Here’s an excerpt from this week’s CIO Newsletter. To get it to your inbox, sign up here.


Imagine going from building cars one by one to building cars in less than a minute. That’s how Goldman Sachs CIO Marco Argenti says his company and others have to now handle data. From calculating batches of data daily, or micr0-batches hourly, now the whole infrastructure of the company has to adapt and process a tsunami of data in real time. “The organization has to move on a heartbeat,” he says. “When you move computing to where the data is because you don’t have time to move data around, that’s a revolution in how things are architected.”

In a wide-ranging interview with Forbes, Argenti also spoke about the shift to confidential computing—where the “confidentiality of your data in the cloud is guaranteed, down to the chips level”—and the “unprecedented” leap in data analytics that could enable some business processes to be run and adapted to real-time circumstances by AI.

Along with transforming the role of the engineer and CIO, he argues that technology shifts are rewiring how the organization comes together. The former Amazon Web Services executive has taken a page from his former employer in how he’s positioned his function at Goldman.

“In the same way that AWS offers a cloud of IT services, we offer a cloud of financial services,” says Argenti. “Going from engineering as a support to providing external services that generate recurring revenue is a transformation.”

What he also learned from Amazon is that customer obsession is something that you have to measure—and iterate based on how customers are actually interacting with the business.

Argenti takes inspiration from his days at Nokia for a different reason. “Nokia taught me that you need to be conscious and alert of industry transformation,” he says, noting the rapidity with which the company went from being the dominant maker of smartphones to one that struggled to stay in the game. “It’s about being alert and have a challenger mentality,” he argues. “Goldman never takes anything for granted.”
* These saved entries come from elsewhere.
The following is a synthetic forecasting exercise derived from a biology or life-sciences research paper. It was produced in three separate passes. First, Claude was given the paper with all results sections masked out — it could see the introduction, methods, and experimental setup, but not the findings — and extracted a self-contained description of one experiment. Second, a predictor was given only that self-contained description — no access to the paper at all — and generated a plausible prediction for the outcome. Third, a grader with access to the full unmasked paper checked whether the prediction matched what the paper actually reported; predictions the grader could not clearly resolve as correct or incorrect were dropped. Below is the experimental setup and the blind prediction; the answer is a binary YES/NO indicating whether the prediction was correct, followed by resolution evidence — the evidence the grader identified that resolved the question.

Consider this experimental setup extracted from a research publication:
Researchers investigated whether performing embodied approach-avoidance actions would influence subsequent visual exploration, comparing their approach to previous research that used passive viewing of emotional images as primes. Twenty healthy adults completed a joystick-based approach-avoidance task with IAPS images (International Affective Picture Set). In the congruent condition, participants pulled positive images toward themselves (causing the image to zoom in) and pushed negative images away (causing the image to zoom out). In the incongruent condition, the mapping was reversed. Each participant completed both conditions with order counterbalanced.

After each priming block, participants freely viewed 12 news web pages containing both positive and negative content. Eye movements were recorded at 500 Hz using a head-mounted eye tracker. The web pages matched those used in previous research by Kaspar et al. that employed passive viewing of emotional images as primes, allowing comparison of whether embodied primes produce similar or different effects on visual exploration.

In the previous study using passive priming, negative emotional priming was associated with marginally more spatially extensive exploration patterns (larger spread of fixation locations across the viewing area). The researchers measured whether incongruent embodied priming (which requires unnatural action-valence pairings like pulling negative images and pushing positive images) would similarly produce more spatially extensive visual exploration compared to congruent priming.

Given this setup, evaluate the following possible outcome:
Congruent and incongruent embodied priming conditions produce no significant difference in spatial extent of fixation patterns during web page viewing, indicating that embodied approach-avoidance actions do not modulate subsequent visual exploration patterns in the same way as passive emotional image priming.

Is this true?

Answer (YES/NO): NO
While AI has the power to be transformative, he argues, it’s simply a copilot in executing on a vision for where the company is going. A potentially greater challenge for CIOs is helping C-suite peers understand the fundamental shift in how computing and data moves through the company, and the need to adapt in a matter of seconds. As he puts it: “This year, more than ever, we really need to put technology at the center of what we do.”